**Seitenauszug**.
|---|

In den 80er Jahren haben Autoversicherungen bei den ersten, mit ABS ausgestattenen PKW's Lehrgeld bezahlen müssen: Es gab zu Beginn 5%-10% Rabatt für PKW's mit ABS. Diese PKW'S verursachten aber dann überdurchschnittlich deutlich mehr Unfälle, als PKW's ohne ABS: der Rabatt wurde schnell gestrichen, ein Aufpreis aber nicht durchsetzbar! Die Benutzer der zweifelslos eigentlich sicheren ABS-PKW's verursachten mehr Unfälle, vermutlich durch eben ein trügerisches Sicherheitsgefühl (Risikokompensation), und eben dieses wird auch jetzt durch die TFL-Diskussion suggeriert.

Eine Studie eines Lampenherstellers und einer Versicherung prognostiziert -wenn ein Tagesfahrlicht Deutschlandweit eingeführt wird- eine Reduzierung der Unfalltoten von 5842 um 825, also um mehr als 14%. Der Lampenhersteller und die Versicherung kooperieren und gewähren ihren Kunden bei Einbau von Tagfahrlichtleuchten und gleichzeitigem Versicherungsvertrag 10% Autoversicherungsrabatt und 17% Rabatt auf die Einbaukosten: Gleiches Prinzip wie in den 80ern beim ABS, für mich persönlich ist es lediglich ein Kundenfang mit entsprechendem sattem Gewinn für beide Konzerne !

Psychologisch betrachtet gehen die meisten Verkehrsteilnehmer davon aus, dass man nicht selbst, sondern eher der andere Verkehrsteilnehmer einen Fehler macht, deshalb auch das Hauptargument, man wird von den anderen besser gesehen. Aber in welchen Verkehrssituationen soll man eigentlich vom Gegenverkehr besser gesehen werden, die Fahrspuren sind ja fest vergeben: auf der Autobahn gibt es auch keinen Gegenverkehr.

|---|

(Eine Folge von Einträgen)
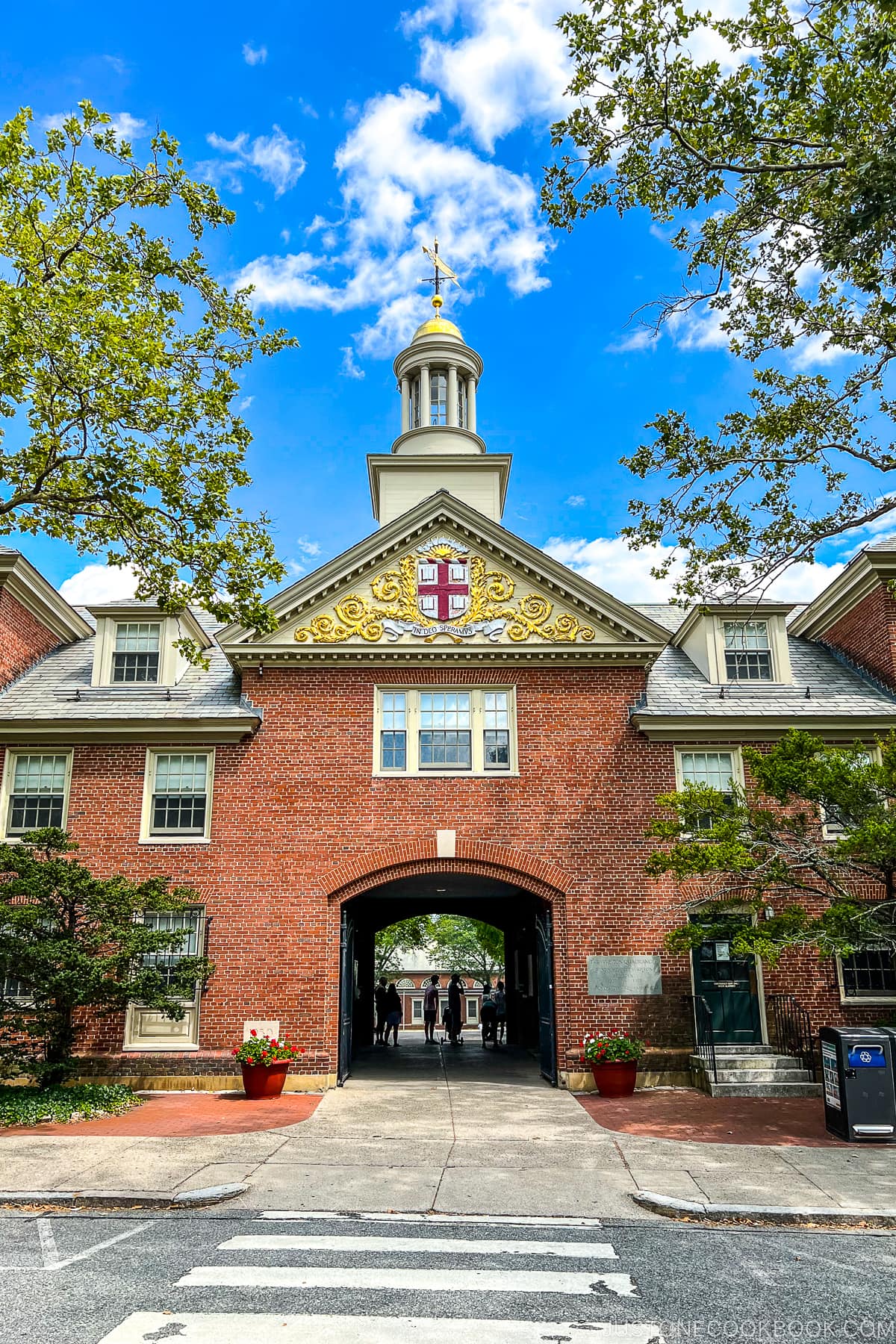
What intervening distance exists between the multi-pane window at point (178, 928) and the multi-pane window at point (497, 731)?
564 centimetres

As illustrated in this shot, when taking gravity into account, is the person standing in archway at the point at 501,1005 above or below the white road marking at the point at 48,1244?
above

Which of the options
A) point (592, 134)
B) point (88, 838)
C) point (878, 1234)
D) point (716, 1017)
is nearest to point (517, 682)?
point (716, 1017)

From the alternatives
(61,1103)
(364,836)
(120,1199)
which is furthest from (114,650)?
(120,1199)

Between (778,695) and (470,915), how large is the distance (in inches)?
478

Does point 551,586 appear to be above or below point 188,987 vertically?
above

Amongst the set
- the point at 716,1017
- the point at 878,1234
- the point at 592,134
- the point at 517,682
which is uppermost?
the point at 592,134

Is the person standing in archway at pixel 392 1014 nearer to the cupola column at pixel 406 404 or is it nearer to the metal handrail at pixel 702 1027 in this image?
the metal handrail at pixel 702 1027

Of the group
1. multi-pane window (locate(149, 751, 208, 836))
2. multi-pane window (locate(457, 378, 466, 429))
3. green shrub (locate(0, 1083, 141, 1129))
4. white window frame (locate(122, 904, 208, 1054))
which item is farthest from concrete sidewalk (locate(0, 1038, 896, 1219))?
multi-pane window (locate(457, 378, 466, 429))

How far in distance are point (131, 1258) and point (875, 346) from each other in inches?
500

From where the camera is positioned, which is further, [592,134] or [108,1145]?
[108,1145]

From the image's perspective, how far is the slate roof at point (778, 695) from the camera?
1831 cm

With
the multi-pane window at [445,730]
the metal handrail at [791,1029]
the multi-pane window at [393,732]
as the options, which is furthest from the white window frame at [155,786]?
the metal handrail at [791,1029]

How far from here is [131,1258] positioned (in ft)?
25.9

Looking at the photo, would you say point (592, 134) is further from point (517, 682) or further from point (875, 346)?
point (517, 682)
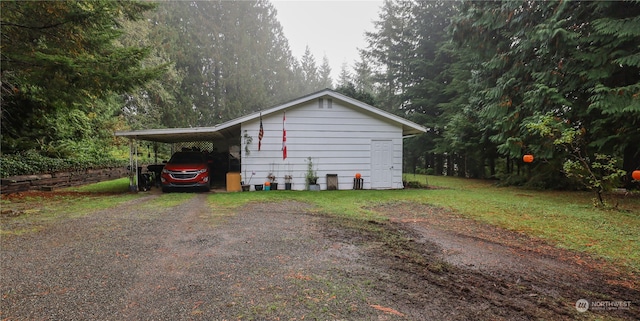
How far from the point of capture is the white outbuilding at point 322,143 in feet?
35.5

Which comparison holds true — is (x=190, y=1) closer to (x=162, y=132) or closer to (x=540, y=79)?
(x=162, y=132)

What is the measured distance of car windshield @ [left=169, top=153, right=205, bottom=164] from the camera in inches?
422

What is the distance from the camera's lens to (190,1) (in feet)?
93.2

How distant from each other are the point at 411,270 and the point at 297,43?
45.4m

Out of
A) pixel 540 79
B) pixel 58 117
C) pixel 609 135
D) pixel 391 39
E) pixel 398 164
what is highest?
pixel 391 39

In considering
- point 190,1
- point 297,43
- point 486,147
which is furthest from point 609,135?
point 297,43

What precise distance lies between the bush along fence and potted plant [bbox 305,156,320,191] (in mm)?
8792

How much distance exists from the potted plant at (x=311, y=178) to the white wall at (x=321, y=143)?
152 mm

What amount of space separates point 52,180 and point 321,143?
958 cm

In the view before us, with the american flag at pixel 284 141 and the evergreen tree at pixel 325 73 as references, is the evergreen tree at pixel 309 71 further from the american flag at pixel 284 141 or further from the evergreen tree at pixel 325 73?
the american flag at pixel 284 141

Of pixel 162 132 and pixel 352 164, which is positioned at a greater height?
pixel 162 132

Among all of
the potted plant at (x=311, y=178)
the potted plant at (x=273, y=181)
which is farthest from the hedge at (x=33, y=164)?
the potted plant at (x=311, y=178)

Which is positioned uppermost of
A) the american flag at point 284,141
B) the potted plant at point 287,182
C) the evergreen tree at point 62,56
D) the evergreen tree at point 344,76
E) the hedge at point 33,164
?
the evergreen tree at point 344,76

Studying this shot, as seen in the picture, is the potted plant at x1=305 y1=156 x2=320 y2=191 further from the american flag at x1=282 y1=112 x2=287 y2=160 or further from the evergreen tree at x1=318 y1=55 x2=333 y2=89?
the evergreen tree at x1=318 y1=55 x2=333 y2=89
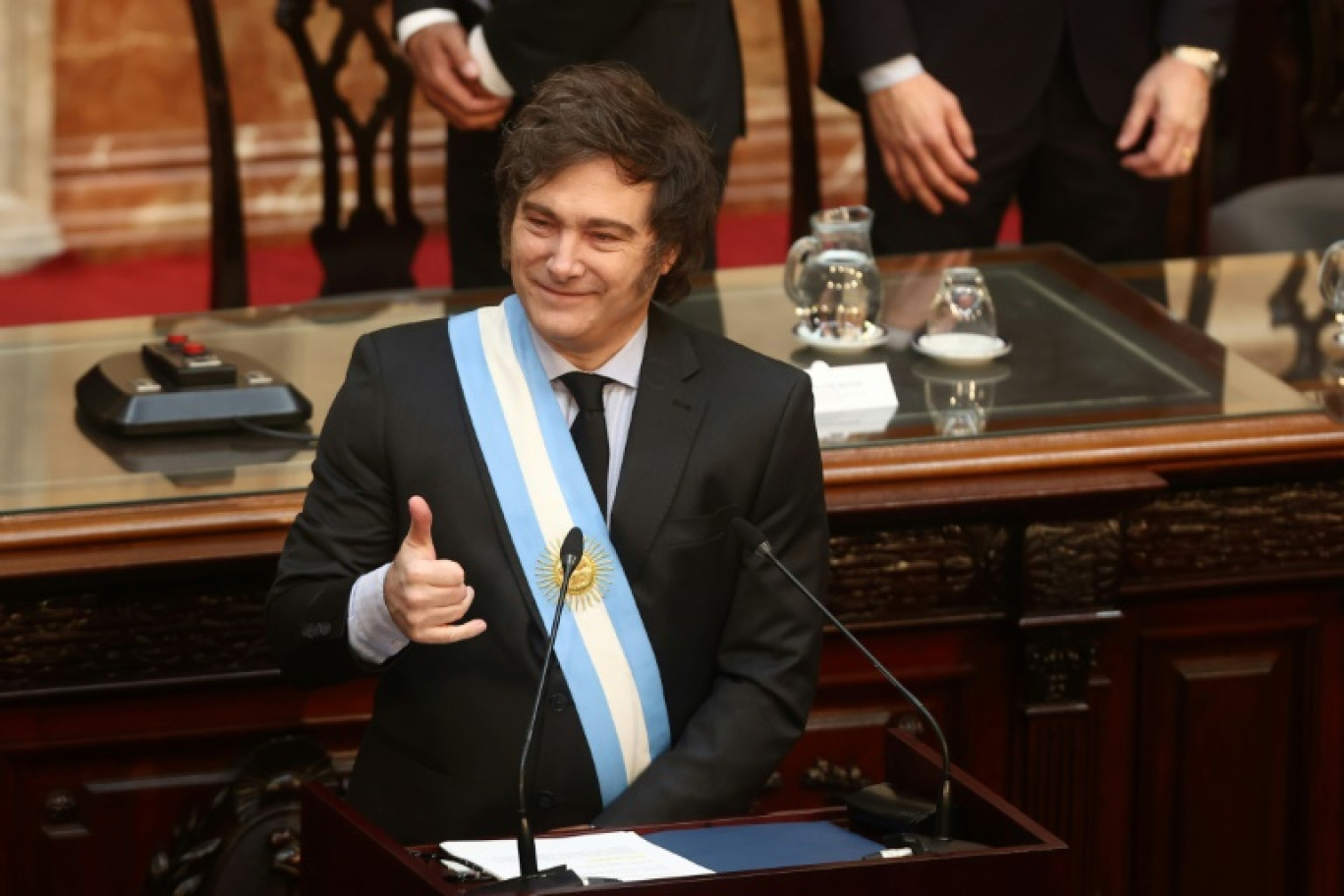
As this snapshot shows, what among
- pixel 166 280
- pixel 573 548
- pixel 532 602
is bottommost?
pixel 166 280

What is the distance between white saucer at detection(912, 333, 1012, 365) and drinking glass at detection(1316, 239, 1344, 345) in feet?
1.64

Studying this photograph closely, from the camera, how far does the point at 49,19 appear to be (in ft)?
16.7

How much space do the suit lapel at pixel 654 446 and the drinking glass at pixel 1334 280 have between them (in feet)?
4.40

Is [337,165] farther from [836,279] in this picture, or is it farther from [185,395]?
[185,395]

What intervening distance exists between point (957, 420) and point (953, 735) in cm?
36

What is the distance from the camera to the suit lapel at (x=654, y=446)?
6.55ft

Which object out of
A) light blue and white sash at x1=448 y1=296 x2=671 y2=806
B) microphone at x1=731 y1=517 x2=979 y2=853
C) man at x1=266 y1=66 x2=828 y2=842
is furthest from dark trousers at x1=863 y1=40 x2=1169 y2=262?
microphone at x1=731 y1=517 x2=979 y2=853

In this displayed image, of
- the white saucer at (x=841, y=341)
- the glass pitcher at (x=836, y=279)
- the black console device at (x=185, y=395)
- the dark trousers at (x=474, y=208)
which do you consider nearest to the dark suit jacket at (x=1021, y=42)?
the dark trousers at (x=474, y=208)

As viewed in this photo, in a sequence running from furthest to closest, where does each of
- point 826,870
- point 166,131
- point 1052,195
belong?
1. point 166,131
2. point 1052,195
3. point 826,870

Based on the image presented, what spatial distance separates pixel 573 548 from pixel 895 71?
1.73 meters

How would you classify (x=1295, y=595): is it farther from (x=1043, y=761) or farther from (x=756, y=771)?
(x=756, y=771)

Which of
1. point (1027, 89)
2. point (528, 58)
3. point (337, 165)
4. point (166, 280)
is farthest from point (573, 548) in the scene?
point (166, 280)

|---|

**Aufgaben**.
1 > Welchen Rabatt erhielten PKW mit ABS laut dem Text über Tagfahrlicht anfangs bei Autoversicherungen?
2 > Schreiben Sie aus dem Text über Tagfahrlicht die Passage von „In den 80er Jahren“ bis „die TFL-Diskussion suggeriert.“ wortgetreu ab.
3 > Übersetzen Sie den folgenden Satz aus dem Text über Tagfahrlicht ins Englische: „Psychologisch betrachtet gehen die meisten Verkehrsteilnehmer davon aus, dass man nicht selbst, sondern eher der andere Verkehrsteilnehmer einen Fehler macht, deshalb auch das Hauptargument, man wird von den anderen besser gesehen.“
Die Einträge stellen gesondertes Material dar und sind vom Text über Tagfahrlicht unabhängig.

**Erwartete Antworten**.
1 > Zu Beginn gab es 5 % bis 10 % Rabatt.

2 >
In den 80er Jahren haben Autoversicherungen bei den ersten, mit ABS ausgestattenen PKW's Lehrgeld bezahlen müssen: Es gab zu Beginn 5%-10% Rabatt für PKW's mit ABS. Diese PKW'S verursachten aber dann überdurchschnittlich deutlich mehr Unfälle, als PKW's ohne ABS: der Rabatt wurde schnell gestrichen, ein Aufpreis aber nicht durchsetzbar! Die Benutzer der zweifelslos eigentlich sicheren ABS-PKW's verursachten mehr Unfälle, vermutlich durch eben ein trügerisches Sicherheitsgefühl (Risikokompensation), und eben dieses wird auch jetzt durch die TFL-Diskussion suggeriert.

3 > From a psychological point of view, most road users assume that it is not they themselves but rather the other road user who makes a mistake, which is also why the main argument is that one is seen better by others.